We were glad to be back in the water, but the work did not stop.  We re-caulked where the chain plates enter the deck after discovering a leak in one of the lockers.  I spent several days cleaning lockers and drying salvageable contents, some soaked through books were tossed.  Myron modified Windy (our wind vane), worked out some bugs on the refrigerator, and finished up a project involving alignment of the engine and transmission shaft.  In addition, we had the typical post-boat yard tasks such as putting the sails back on and days of clean up.  Couple all that with the irresistible invitations to visit with the Ward family, and we extended our stay here a little.  The Ward’s invited us to extend our stay further for the oyster fest.  Tempting, to be sure.  We love this place and the people.  I will probably have splinters in my fingernails after Myron tears me away from the Ward’s dock.

I promise to share pictures when we have better internet.  My computer suffered a fatal virus to the operating system and it has taken quite an effort by Myron to get me back up in communications, pictures and…GASP…accounting.  The data was recovered via Linux.  Once I am fully up and running, I might give a cost comparison of the boat yards.

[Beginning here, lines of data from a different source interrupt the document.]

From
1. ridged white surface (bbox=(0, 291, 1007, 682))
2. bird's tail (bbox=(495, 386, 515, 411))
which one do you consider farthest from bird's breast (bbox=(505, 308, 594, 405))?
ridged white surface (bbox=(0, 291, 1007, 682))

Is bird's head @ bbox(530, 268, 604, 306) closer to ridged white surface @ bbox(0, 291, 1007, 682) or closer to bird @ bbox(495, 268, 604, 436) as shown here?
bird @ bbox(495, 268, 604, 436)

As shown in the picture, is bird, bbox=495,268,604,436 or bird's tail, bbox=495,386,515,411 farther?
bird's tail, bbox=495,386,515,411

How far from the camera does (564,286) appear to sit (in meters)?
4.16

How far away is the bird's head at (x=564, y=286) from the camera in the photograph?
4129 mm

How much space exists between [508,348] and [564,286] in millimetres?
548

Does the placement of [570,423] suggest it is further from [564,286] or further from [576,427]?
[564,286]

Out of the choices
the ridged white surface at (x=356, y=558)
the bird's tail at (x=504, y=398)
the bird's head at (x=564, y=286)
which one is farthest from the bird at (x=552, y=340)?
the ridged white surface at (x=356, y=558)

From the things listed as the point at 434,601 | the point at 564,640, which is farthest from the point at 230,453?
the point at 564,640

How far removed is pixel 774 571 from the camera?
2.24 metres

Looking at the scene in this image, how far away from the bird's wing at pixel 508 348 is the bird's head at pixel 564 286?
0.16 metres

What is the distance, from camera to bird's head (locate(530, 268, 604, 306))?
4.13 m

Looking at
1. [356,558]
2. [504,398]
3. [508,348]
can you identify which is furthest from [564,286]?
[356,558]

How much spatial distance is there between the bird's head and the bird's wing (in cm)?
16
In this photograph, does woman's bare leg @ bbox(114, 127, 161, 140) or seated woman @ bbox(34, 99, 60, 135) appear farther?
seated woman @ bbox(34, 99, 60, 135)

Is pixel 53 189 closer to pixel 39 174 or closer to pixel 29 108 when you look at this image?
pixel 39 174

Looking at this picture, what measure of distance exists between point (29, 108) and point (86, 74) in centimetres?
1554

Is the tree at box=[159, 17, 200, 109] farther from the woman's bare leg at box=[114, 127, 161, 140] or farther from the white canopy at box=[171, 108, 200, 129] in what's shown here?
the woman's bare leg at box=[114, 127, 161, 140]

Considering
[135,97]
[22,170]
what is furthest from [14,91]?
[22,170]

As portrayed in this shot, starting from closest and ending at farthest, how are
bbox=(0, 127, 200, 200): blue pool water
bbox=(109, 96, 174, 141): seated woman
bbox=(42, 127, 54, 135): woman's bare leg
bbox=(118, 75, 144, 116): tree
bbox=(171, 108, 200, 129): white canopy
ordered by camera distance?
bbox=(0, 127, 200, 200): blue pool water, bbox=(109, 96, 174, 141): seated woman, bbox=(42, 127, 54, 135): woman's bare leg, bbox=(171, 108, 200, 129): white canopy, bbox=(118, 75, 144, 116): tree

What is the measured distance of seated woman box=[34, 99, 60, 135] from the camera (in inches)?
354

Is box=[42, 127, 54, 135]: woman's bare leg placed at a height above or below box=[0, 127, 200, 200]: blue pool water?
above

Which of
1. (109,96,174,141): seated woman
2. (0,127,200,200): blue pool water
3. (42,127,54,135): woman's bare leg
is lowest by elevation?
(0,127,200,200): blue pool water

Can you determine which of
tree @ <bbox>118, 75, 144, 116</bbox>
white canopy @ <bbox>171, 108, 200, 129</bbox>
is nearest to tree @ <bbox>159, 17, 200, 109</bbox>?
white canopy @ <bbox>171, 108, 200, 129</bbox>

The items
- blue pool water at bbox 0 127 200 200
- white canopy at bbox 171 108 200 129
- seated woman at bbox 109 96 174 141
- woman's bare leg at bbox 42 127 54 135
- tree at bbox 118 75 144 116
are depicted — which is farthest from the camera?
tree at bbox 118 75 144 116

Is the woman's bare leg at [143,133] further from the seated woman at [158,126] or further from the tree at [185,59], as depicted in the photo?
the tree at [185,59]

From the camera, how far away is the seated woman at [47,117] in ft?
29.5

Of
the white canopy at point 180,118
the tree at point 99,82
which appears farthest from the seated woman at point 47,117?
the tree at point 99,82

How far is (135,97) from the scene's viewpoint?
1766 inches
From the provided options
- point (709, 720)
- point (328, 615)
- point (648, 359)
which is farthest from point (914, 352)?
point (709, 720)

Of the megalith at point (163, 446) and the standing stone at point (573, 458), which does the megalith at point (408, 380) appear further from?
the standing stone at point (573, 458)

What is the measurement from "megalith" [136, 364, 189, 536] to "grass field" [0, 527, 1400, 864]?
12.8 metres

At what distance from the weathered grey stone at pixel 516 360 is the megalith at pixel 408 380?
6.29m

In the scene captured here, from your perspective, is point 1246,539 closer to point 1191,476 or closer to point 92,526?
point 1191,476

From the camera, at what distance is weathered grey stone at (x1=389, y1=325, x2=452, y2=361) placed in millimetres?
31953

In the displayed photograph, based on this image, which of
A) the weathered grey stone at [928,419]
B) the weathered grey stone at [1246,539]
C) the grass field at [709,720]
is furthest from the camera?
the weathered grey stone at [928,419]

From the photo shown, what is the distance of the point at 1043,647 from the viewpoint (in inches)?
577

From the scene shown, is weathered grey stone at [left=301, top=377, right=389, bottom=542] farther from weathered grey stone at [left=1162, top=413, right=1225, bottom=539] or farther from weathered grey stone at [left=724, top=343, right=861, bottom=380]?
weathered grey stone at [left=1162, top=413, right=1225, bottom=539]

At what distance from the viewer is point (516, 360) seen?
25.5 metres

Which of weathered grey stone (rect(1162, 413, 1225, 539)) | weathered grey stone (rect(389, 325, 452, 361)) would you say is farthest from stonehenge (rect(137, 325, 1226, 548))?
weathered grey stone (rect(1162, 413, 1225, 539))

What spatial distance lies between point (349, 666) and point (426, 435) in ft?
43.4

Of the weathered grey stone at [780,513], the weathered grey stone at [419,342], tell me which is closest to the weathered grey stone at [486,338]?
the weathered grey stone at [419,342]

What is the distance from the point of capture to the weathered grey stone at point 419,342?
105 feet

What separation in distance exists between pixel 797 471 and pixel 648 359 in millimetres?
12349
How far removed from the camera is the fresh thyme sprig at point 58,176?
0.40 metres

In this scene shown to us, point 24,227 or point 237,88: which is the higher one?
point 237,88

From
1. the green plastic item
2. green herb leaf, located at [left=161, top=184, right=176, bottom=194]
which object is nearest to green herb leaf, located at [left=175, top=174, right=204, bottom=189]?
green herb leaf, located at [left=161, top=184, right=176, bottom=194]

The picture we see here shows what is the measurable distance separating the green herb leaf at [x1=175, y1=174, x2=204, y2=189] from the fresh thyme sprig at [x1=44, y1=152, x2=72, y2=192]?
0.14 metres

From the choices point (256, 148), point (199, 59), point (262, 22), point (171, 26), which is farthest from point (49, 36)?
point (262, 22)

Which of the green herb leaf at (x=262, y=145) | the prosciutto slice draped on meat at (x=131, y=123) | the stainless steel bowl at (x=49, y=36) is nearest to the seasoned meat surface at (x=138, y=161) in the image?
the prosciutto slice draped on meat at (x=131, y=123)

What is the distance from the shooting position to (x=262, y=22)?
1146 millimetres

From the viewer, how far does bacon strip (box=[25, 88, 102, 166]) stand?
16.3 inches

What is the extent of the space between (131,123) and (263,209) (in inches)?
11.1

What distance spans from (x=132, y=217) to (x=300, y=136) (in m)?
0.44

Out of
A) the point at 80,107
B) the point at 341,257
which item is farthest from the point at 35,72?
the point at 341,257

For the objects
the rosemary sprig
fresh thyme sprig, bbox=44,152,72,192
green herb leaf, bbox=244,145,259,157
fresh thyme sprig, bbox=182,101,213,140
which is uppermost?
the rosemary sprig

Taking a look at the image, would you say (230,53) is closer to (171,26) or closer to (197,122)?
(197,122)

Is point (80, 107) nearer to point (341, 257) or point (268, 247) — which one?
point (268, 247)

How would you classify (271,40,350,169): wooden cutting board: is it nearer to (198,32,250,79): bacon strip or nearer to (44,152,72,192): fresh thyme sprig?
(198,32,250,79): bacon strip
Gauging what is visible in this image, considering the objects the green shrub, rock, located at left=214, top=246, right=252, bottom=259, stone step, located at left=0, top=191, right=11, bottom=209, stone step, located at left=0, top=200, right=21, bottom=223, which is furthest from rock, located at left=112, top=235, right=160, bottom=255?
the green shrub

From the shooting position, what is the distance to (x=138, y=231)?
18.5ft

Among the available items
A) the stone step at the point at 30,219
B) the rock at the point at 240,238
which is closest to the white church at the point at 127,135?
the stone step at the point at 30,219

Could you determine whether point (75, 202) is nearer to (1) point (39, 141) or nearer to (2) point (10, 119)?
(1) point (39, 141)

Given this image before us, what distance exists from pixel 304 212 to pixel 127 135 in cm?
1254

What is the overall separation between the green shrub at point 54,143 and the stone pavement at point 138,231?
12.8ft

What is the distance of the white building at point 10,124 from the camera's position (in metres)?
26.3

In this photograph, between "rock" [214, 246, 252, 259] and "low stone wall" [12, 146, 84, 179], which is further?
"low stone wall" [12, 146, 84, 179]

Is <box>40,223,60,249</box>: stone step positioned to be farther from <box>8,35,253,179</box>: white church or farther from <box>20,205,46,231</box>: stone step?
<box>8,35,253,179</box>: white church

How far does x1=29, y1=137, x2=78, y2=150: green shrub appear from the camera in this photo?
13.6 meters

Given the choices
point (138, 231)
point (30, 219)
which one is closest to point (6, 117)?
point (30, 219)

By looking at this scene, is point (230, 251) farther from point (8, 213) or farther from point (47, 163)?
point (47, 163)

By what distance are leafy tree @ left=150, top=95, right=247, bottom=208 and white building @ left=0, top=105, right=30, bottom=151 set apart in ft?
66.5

We are done with projects – for now - and believe we will soon have favorable but light winds to sail to Norfolk.  There is a strong motivation to move south to get to warmer weather.  It is uncomfortable wearing sandals to church in 40 degree weather.  The wood/coal stove has been exercised the last couple of days, a good sign that we are at the end of hurricane season.  We thank God that the Farmer’s Almanac was correct about a lack of hurricanes in this area for 2013.  The Almanac has several hurricane threats for this area next year.  I know, do not borrow trouble.  It does make Central America more attractive for 2014!